Le ministère britannique de la Défense vient de notifier à MBDA le contrat portant sur la phase de développement et de production du missile Anti-Navire Léger/ Future Anti Surface Guided Weapon (Heavy), connu également sous l’acronyme FASGW(H)/ANL. D’un montant équivalent à 600 millions d’euros, il est financé conjointement par la France et le Royaume-Uni. Il ouvre une phase d’environ cinq ans à l’issue de laquelle les missiles FASGW(H)/ANL devraient équiper les hélicoptères Wildcat de la Royal Navy. Puis, après 2020, ceux de l’aéronavale française.

L'ANL/ FASGW(H) est conçu pour les scénarios d’attaques complexes, y compris en environnement côtier (© MBDA)
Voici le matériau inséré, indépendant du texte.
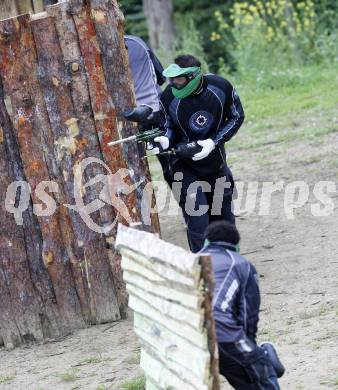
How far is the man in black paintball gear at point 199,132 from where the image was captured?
29.8 ft

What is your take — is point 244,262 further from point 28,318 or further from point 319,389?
point 28,318

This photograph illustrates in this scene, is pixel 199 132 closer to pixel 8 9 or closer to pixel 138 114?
pixel 138 114

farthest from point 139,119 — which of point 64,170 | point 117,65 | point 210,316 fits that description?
point 210,316

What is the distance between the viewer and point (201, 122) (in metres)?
9.22

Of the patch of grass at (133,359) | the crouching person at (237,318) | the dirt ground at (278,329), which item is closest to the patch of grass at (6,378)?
the dirt ground at (278,329)

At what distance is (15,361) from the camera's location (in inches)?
334

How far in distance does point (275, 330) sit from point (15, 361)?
2.08 m

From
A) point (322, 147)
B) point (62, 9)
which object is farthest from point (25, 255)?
point (322, 147)

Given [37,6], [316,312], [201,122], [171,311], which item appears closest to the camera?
[171,311]

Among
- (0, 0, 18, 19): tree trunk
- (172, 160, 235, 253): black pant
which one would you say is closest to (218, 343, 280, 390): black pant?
(172, 160, 235, 253): black pant

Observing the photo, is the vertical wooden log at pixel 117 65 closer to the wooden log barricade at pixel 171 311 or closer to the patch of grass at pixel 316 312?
the patch of grass at pixel 316 312

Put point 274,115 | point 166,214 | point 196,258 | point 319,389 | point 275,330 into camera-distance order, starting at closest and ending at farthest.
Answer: point 196,258
point 319,389
point 275,330
point 166,214
point 274,115

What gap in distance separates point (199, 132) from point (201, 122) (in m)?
0.09

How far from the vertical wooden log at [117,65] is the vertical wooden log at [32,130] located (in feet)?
1.80
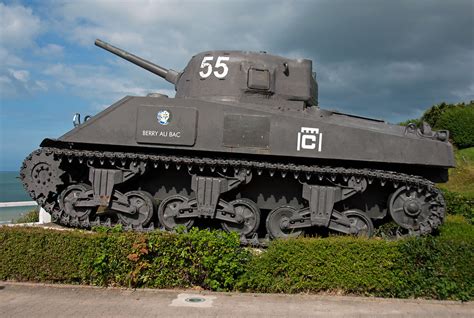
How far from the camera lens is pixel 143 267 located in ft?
25.9

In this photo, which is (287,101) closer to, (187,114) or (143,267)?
(187,114)

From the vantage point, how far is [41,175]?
37.8 feet

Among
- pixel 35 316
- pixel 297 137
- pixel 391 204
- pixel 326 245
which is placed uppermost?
pixel 297 137

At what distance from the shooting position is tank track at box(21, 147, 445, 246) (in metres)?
10.2

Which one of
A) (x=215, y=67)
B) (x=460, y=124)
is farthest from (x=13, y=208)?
(x=460, y=124)

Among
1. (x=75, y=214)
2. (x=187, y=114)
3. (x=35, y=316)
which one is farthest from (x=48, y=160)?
(x=35, y=316)

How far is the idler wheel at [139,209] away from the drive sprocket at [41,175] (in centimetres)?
176

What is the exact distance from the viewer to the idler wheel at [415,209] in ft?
33.8

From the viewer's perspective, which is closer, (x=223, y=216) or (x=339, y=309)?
(x=339, y=309)

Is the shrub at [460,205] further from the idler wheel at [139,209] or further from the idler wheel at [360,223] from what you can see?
the idler wheel at [139,209]

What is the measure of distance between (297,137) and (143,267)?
4396 mm

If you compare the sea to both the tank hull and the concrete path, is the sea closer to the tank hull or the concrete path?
the tank hull

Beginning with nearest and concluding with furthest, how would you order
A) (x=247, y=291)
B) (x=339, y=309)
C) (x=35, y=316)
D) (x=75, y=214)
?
1. (x=35, y=316)
2. (x=339, y=309)
3. (x=247, y=291)
4. (x=75, y=214)

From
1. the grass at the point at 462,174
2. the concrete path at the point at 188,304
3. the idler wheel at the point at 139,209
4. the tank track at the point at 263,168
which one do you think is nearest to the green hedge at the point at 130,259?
the concrete path at the point at 188,304
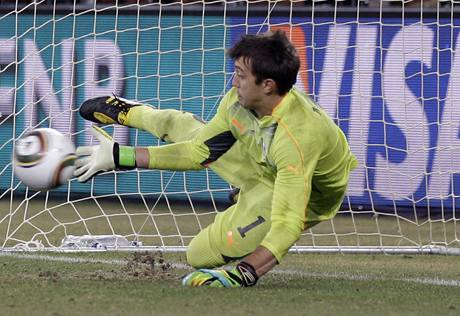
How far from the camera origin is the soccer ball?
6453 millimetres

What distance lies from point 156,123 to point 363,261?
2082mm

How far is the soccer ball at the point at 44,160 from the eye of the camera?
6.45 meters

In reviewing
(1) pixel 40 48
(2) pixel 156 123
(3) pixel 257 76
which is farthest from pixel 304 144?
(1) pixel 40 48

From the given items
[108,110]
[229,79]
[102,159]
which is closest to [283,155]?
[102,159]

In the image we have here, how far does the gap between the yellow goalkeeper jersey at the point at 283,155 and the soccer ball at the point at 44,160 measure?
1.59ft

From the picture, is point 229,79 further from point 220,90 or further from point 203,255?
point 203,255

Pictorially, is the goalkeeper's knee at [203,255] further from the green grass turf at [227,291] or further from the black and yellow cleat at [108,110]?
the black and yellow cleat at [108,110]

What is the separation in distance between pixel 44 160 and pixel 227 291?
128cm

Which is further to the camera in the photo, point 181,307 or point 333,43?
point 333,43

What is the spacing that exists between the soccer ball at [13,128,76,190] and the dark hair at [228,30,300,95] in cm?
109

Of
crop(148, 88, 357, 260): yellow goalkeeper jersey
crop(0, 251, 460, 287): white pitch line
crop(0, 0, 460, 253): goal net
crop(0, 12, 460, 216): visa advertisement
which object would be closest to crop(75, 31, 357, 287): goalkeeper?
crop(148, 88, 357, 260): yellow goalkeeper jersey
Un missile adapté aux menaces asymétriques
Le FASGW(H)/ANL a pour but de doter les hélicoptères des marines française et britannique d’un missile antinavire adapté au traitement de petites cibles de surface (des bateaux de moins de 500 tonnes, de la corvette aux vedettes rapides en passant par les embarcations détournées de leur usage par des actes terroristes ou de piraterie. Avec plusieurs avantages : traiter une menace en restant hors de portée d’une riposte éventuelle, ou encore augmenter la capacité offensive et l’allonge du bâtiment porte-hélicoptère. Le tout sans recourir à un missile antinavire lourd, comme l’Exocet, coûteux et disproportionné contre des bateaux de faible gabarit. Long de 2.5 mètres pour une masse d’environ 110 kg, le FASGW/ANL doit offrir une portée de l’ordre de 20 kilomètres et être doté d’un autodirecteur infrarouge. Le retour de l’image fourni à l’opérateur via une liaison de données devrait permettre une grande précision de tir.
Ce nouveau missile doit remplacer, au sein de la Royal Navy, le Sea Skua, qui arrive en fin de vie. Quant à l’aéronautique navale française, elle recouvrerait cette capacité, dont elle est dépourvue depuis le retrait du service en 1995 de l’AS-12, qui était dévolu aux Lynx. Au sein de la Marine national, l’ANL doit être mis en oeuvre sur une plateforme qui reste à choisir entre l’hélicoptère NH90 et, plus vraisemblablement, le Panther .
Un projet poussé par les Britanniques
Le programme FASGW(H)/ANL a été lancé en 2009 et a fait partie des rares projets d’armements retenus par les accords franco-britanniques de Lancaster House. Mis en suspens du côté français en 2012 le temps pour le nouveau gouvernement de réaliser un audit menant au Livre Blanc, il était très attendu outre-Manche, notamment en raison de l’arrivée au service actif des hélicoptères Wildcat que les Britanniques souhaitent voir équipés des nouveaux missiles. C’est finalement au sommet franco-britannique du 31 janvier dernier que le principe de la coopération, qui bénéficiait par ailleurs du soutien du ministre de la Défense Jean-Yves Le Drian, a été acté entre les deux pays.

Essai d’installation du Missile Anti Navire Léger sur hélicoptère Panther (© EUROCOPTER)
Une coopération inter-étatique très poussée
Ce nouveau programme va également inaugurer une nouvelle organisation industrielle pour MBDA, groupe européen basé en France, en Allemagne, au Royaume-Uni et en Italie . Ce nouveau plan, baptisé « one MBDA », va entraîner une spécialisation progressive des bureaux d’études du groupe.
Au démarrage de ce plan, le Royaume-Uni assumera deux activités pour le compte des deux pays : les actionneurs pour le pilotage des missiles et les liaisons de données hertzienne. Réciproquement, deux autres métiers seront localisés en France et ne seront plus maintenus outre-Manche : les bancs de test et les calculateurs embarqués pour le compte des deux pays. Progressivement, cette spécialisation pourra être étendue à d’autres métiers et d’autres pays.
(© MBDA)
« One MBDA »
Alors que dans le schéma classique de la coopération par programme, chaque pays maintient l’intégralité de ses métiers afin de pouvoir conserver son autonomie de décision pour l’avenir, le schéma de « one MBDA » est virtuellement irréversible, chaque pays prenant l’engagement de préserver pour l’avenir les capacités industrielles qu’il héberge au profit de la communauté.
Cette dépendance mutuelle consentie par la France et le Royaume-Uni, qui sont les deux premiers investisseurs en Europe dans le domaine des missiles, vise à réaliser des économies substantielles tout en préservant leur autonomie stratégique. A cet effet, un traité garantissant les obligations réciproques de la France et du Royaume-Uni devrait être signé en 2015. « One MBDA » constitue une véritable expérimentation de ce qui pourrait préfigurer la future Europe de la Défense.